What we’re learning along the way
Bridging generations isn’t just a slogan. In our town, it’s a necessity. And here’s what’s helping us do it:
- Use history as a rallying point. Reprinting the history book gave us a natural way to reconnect with older residents and invite in younger contributors at the same time.
- Be honest about the stakes. When we told people the paper was on the edge, they listened — and responded. Don’t hide the crisis. Use it to build urgency and agency.
- Create pathways for offline engagement. Not everyone will email you a submission. Some need phone calls. Some need paper forms. Others just need to be asked in person.
- Highlight cross-generational stories. From family-run ranches to multigenerational farmsteads, our best stories are the ones that connect eras — and they’re the most shared, too.
- Balance tradition and technology. We’re using AI, but we’re also using typewriters, scanners and notebooks. There’s room for all of it — if the purpose stays clear.
- With 137 years of copyrighted reporting — featuring what might be the most detailed Dust Bowl archive anywhere — this collection is both a historic treasure and a strategic asset.

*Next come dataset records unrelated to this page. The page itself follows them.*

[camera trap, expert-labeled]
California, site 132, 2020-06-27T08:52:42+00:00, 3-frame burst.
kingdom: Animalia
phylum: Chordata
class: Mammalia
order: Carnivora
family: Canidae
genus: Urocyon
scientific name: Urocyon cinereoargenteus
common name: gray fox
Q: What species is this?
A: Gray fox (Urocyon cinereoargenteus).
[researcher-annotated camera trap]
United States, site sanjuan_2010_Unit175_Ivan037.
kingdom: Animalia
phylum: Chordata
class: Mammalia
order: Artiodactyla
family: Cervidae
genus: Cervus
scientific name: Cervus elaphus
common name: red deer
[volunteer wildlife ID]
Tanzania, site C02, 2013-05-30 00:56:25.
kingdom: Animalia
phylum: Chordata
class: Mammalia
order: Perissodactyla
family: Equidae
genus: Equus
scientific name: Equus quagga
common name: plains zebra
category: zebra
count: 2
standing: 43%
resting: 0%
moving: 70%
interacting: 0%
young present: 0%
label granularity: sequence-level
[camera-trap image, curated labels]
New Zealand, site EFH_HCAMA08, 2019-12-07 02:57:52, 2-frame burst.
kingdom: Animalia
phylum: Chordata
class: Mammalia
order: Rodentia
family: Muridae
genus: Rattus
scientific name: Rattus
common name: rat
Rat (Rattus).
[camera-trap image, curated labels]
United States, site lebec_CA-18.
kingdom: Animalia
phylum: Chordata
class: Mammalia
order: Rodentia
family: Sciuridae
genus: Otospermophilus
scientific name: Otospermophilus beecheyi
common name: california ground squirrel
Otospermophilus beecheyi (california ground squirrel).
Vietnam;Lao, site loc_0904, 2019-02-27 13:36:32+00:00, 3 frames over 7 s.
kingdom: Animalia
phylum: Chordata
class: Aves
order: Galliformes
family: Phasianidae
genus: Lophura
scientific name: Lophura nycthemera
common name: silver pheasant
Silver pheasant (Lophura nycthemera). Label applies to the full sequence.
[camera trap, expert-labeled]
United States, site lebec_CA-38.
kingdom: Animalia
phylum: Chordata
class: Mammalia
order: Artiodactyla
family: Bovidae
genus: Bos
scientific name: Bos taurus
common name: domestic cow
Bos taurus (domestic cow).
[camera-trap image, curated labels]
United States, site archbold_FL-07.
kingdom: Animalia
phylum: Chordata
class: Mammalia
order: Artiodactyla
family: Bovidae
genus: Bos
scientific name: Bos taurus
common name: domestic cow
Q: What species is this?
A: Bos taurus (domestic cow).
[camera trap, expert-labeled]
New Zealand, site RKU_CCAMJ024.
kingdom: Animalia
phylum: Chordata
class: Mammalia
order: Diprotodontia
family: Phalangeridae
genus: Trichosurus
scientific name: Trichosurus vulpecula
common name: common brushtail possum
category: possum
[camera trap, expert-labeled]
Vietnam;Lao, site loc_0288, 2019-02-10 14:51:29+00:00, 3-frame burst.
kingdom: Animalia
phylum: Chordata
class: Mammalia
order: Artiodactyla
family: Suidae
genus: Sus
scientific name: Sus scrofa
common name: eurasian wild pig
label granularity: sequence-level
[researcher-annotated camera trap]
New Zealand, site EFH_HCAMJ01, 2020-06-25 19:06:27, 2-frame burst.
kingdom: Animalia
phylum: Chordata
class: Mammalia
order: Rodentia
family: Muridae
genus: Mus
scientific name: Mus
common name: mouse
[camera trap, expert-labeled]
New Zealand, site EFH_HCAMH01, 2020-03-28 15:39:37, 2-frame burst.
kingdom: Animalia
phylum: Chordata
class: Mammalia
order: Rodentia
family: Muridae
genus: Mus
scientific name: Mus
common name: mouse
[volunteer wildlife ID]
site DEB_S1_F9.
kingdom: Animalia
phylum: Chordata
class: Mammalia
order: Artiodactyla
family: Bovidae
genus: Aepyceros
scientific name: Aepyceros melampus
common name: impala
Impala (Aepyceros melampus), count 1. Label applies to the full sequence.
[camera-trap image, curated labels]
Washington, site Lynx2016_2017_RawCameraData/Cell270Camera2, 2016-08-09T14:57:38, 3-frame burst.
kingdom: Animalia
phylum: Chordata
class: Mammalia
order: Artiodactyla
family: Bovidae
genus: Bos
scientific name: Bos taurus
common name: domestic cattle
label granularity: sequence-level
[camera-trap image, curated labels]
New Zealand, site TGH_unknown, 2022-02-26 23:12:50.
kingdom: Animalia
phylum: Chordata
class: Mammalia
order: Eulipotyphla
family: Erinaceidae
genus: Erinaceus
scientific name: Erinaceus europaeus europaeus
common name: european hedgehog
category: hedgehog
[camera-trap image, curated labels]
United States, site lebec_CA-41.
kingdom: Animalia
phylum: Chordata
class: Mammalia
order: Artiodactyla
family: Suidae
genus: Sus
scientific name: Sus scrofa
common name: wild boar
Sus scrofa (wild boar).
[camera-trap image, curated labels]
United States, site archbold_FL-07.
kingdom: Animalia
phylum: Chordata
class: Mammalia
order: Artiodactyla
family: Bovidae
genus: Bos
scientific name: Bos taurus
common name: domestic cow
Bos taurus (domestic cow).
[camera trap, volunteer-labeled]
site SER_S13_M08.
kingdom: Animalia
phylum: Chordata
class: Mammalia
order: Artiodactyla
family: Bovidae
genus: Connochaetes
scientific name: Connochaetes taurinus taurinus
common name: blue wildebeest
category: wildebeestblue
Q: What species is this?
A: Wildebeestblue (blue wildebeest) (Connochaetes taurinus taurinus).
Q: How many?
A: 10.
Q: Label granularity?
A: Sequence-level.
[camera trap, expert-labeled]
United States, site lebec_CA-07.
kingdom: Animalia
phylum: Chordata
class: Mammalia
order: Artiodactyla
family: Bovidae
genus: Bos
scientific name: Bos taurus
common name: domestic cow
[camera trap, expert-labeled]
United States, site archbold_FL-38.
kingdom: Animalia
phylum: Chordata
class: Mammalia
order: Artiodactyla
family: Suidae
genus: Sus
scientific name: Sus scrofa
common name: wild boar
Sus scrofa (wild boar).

- We need to connect with our local schools. Our goal is to make our current Baca County History curriculum available for use with students in county schools.
What’s possible
We don’t know if our paper will exist in 10 years. But right now, we’re showing that it’s possible to serve as a community memory bank, a creative outlet and a civic glue — all at once.
We plan to release the reprint of the 1983 history book later this fall and publish Volume II in 2026, combining new submissions, forgotten documents and untold stories. We’ll include everything from broomcorn knives to bootlegging, from schoolhouse memories to veterans’ tributes. And we’ll do it all in tandem with the ongoing evolution of the Plainsman Herald.
Local journalism can do more than inform. It can weave generations together, especially in rural communities where traditions still carry weight. When people believe their stories matter — past and present — they’ll fight to keep telling them. We didn’t plan to become a case study. But now that we’re here, we’re glad to share what we’ve learned.
Kent Brooks is the owner and publisher of the Plainsman Herald, a weekly newspaper in Baca County, Colorado. He has published 14 books, leads multiple local history projects, including the reprint of the 1983 Baca County History Book and the development of Volume II.